After the gunmen who had waged a weeklong killing spree escaped into the sheltering hills of Chechnya, parliamentary deputies of all political walks directed their hunt for scapegoats at Prime Minister Viktor S. Chernomyrdin, despite his success in bringing the incident that had earlier taken 100 lives to a bloodless conclusion.

Deputies of the Duma voted 244-72 to proclaim a lack of faith in Chernomyrdin’s ability to protect citizens from the violence convulsing Russia.

The deeply divided lower house failed, however, to muster enough votes for a similar reprimand of Defense Minister Pavel S. Grachev, Interior Minister Viktor F. Yerin and national security forces chief Sergei V. Stepashin - the officials directly responsible for ensuring public safety.

President Boris N. Yeltsin, himself the target of withering criticism for a feeble response to the hostage incident, indicated through his spokesman that he would ignore the parliamentary appeal to sack Chernomyrdin and his Cabinet. “The president has no grounds for distrusting the government,” Yeltsin’s press secretary, Sergei K. Medvedev, told journalists after the no-confidence vote.

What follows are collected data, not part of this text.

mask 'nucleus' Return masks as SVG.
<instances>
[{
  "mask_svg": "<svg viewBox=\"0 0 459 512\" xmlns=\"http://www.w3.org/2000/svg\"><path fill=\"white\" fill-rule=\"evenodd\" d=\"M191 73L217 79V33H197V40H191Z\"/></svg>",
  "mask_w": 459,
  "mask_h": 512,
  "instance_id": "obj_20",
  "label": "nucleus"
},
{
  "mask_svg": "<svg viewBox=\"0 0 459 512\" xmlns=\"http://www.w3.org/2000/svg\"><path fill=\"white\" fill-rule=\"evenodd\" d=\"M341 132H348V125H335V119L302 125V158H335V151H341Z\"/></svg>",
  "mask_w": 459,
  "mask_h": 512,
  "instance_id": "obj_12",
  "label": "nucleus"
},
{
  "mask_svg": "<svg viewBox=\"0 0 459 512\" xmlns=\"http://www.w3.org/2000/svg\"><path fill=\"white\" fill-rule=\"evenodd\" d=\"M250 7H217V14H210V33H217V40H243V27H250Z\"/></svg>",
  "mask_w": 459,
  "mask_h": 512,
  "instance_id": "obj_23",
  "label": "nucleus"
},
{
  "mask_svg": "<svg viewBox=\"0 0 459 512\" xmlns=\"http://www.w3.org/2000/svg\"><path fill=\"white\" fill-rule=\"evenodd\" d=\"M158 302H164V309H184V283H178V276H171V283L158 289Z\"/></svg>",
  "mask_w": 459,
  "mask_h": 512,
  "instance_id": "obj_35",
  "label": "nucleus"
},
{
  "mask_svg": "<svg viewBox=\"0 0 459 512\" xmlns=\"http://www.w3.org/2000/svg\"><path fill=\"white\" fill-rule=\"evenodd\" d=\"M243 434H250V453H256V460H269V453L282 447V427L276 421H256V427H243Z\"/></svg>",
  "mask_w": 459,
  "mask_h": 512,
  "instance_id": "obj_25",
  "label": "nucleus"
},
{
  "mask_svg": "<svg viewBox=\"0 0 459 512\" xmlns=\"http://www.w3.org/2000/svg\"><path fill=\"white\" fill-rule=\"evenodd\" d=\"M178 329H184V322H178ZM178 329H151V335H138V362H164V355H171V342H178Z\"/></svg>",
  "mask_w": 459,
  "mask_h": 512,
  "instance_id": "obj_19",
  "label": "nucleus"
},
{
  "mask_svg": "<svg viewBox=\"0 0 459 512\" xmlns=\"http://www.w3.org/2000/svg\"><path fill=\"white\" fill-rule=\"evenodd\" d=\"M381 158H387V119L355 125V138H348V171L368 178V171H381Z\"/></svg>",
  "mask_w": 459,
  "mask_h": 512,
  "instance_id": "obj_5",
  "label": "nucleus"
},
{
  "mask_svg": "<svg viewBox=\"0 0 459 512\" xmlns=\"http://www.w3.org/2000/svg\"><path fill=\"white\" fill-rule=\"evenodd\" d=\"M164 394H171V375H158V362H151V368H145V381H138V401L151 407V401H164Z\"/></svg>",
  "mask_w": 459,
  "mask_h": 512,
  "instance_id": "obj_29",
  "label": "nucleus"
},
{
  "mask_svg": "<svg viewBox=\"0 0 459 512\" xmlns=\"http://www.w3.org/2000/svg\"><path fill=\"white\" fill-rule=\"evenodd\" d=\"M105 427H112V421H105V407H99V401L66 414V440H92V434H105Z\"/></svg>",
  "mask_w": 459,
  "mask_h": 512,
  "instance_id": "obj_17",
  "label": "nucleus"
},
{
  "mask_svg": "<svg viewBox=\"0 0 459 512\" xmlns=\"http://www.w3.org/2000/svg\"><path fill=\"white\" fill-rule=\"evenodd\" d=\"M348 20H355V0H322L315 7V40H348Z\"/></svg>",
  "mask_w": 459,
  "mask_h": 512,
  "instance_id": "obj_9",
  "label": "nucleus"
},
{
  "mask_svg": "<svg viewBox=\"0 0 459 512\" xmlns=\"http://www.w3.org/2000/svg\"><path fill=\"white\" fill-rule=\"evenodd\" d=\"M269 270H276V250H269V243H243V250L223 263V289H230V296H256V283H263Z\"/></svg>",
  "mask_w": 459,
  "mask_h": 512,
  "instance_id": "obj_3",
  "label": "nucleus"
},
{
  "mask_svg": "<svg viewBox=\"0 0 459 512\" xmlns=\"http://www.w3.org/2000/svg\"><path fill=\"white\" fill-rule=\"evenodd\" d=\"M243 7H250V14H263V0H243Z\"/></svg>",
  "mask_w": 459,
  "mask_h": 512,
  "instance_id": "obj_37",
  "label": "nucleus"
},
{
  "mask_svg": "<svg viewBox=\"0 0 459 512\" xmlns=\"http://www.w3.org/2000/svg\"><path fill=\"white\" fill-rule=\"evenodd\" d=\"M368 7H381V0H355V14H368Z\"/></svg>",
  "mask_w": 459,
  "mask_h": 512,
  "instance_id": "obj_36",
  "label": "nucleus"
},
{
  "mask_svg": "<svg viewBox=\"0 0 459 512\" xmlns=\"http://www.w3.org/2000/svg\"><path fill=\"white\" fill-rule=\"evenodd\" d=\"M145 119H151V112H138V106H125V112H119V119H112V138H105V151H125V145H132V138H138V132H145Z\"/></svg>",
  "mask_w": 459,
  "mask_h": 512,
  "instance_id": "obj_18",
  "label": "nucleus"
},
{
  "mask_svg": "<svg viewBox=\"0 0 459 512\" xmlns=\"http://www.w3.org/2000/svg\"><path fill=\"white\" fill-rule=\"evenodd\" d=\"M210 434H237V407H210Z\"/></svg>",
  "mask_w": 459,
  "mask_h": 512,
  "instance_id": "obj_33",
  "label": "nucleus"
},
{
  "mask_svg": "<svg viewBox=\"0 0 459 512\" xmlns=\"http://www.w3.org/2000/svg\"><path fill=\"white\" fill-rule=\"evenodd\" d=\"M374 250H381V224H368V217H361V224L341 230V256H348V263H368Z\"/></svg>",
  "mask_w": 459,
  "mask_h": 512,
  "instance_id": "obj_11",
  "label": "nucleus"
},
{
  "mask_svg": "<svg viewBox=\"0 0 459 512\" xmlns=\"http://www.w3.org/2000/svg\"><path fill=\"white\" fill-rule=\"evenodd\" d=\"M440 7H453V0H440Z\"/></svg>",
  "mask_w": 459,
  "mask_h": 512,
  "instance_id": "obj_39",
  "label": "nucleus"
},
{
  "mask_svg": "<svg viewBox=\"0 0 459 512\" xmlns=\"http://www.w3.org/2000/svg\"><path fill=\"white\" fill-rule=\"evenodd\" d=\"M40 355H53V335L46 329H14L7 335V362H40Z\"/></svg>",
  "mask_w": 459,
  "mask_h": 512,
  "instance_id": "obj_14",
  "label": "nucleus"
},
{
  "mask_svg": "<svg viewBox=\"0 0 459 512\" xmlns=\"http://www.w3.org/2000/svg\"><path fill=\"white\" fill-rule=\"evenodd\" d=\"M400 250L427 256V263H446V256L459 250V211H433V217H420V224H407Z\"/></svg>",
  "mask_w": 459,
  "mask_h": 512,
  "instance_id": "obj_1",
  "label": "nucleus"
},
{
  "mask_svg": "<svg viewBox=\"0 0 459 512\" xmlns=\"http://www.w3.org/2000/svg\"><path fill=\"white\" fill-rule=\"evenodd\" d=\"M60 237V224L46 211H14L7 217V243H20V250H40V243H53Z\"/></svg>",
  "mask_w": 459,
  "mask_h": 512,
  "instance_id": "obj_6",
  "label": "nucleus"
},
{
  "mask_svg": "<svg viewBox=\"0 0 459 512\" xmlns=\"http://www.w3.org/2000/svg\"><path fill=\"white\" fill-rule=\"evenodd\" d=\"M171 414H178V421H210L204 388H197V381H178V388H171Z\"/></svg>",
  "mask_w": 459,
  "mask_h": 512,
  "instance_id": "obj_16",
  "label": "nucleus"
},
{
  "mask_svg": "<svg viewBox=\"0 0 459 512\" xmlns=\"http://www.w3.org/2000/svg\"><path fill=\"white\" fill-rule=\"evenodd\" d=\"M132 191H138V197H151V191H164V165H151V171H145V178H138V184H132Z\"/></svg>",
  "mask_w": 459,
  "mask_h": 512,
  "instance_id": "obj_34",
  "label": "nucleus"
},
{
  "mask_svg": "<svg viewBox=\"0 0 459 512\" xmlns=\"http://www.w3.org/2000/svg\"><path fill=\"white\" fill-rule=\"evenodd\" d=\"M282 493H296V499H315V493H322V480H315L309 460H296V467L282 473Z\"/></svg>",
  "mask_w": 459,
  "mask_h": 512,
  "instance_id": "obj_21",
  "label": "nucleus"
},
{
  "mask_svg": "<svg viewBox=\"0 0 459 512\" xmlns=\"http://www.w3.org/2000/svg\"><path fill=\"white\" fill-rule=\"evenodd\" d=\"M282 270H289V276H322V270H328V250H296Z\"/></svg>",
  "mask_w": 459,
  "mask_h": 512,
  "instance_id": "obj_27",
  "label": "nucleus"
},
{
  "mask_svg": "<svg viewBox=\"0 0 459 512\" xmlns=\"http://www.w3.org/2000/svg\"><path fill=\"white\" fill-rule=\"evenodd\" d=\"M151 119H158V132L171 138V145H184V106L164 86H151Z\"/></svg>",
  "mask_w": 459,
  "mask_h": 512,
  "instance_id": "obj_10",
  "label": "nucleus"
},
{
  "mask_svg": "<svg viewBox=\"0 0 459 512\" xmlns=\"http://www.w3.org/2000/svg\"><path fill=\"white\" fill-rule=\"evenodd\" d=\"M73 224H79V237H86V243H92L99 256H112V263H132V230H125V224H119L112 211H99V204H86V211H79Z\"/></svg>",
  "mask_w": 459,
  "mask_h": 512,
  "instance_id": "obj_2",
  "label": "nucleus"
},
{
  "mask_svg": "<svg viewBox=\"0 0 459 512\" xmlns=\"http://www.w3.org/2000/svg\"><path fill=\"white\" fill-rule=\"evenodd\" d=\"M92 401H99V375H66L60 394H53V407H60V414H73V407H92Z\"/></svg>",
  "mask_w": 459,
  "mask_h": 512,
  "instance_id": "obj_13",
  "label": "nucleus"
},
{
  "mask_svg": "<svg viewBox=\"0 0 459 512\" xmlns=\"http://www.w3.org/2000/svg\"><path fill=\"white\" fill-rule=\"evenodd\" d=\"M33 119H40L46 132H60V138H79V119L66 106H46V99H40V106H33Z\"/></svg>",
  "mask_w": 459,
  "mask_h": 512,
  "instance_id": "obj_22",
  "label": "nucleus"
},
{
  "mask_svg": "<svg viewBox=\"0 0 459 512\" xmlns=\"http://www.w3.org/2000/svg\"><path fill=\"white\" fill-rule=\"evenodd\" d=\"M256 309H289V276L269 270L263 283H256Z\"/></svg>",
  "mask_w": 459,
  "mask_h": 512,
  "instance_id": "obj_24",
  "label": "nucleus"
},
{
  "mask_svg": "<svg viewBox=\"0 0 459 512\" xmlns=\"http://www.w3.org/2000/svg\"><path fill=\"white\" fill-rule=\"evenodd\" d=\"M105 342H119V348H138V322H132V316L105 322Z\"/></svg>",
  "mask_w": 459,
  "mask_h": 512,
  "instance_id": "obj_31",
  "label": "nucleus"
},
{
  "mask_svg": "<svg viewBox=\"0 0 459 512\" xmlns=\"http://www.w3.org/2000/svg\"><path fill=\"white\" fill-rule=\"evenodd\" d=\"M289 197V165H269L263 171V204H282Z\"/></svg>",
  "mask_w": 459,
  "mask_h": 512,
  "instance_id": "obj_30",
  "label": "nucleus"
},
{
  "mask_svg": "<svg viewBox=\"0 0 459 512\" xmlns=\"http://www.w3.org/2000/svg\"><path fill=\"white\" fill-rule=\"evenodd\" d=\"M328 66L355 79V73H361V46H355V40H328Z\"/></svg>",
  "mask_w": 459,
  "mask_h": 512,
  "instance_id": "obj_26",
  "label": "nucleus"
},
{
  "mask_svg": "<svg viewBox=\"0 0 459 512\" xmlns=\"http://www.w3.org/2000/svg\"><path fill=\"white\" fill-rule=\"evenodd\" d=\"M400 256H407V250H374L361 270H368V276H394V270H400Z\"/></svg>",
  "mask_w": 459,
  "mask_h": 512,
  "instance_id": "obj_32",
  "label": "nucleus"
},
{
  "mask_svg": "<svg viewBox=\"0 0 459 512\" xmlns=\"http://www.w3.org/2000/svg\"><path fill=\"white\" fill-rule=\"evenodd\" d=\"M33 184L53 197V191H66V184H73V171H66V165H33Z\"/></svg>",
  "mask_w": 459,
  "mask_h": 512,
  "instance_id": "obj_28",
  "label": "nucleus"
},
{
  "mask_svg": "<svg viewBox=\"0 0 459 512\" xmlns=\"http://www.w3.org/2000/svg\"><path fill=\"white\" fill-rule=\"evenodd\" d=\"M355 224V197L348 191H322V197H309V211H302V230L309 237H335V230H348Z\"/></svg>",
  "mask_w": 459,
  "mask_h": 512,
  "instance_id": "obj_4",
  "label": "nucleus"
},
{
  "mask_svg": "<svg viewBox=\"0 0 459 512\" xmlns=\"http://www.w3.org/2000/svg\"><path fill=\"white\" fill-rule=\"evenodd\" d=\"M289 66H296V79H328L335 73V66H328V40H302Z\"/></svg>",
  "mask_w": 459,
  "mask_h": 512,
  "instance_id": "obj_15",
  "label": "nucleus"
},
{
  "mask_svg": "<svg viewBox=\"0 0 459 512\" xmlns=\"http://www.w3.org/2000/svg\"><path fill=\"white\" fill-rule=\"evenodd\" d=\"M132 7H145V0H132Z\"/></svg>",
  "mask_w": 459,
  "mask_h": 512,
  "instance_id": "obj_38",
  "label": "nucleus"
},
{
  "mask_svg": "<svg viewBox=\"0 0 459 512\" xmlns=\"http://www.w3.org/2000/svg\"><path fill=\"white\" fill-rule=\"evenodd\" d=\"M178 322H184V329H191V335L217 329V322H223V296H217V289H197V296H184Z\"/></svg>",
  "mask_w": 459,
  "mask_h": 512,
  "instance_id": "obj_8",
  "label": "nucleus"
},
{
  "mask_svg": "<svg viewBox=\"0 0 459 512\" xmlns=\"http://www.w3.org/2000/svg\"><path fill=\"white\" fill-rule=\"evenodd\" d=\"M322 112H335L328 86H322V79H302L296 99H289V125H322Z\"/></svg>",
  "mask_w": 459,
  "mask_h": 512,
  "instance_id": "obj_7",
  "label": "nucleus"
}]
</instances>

Under the Russian constitution, the president is under no obligation to react to such a vote unless the deputies repeat their action within three months. After a second vote of no-confidence, the president must either fire the Cabinet or dismiss the Parliament and call new elections.

An official with Moscow’s Presidential Analytic Center said Yeltsin was more inclined to get rid of the fractious Duma than abandon Chernomyrdin, whose “Our Home Is Russia” political bloc would likely back a re-election bid by Yeltsin. “I am sure the president would more willingly part with the Duma than with the government,” said analyst Viktor I. Borisyuk, denouncing the vote as an obvious attempt by opposition figures to get political mileage out of the crisis.

Chernomyrdin attempted to defend his decision to cut a deal with the hostage-takers, reminding Duma deputies before they voted that “not a single person died during the negotiations” he undertook with Chechen guerrilla leader Shamil Basayev after heavily armed fighters attacked the southern Russian town of Budyonnovsk on June 14.

The gunmen executed Russian men in uniform and herded more than 1,000 townsfolk into a hospital to use as human shields and bargaining chips to get the Kremlin to call off its war against Chechnya’s secession. Once Chernomyrdin agreed Sunday to peace talks and a temporary cease-fire, the killing stopped.

Freed hostages who returned to Budyonnovsk rallied to express their anger against the leadership, demanding the immediate resignation of the president, government and Parliament.

“The tragic events in Budyonnovsk … were the result of the inept policy pursued by the president, government and the power ministers,” the shaken former captives declared in a statement sent to Moscow. They denounced the Kremlin’s handling of the crisis as “a humiliation for the population of the town and Russian citizens in general.”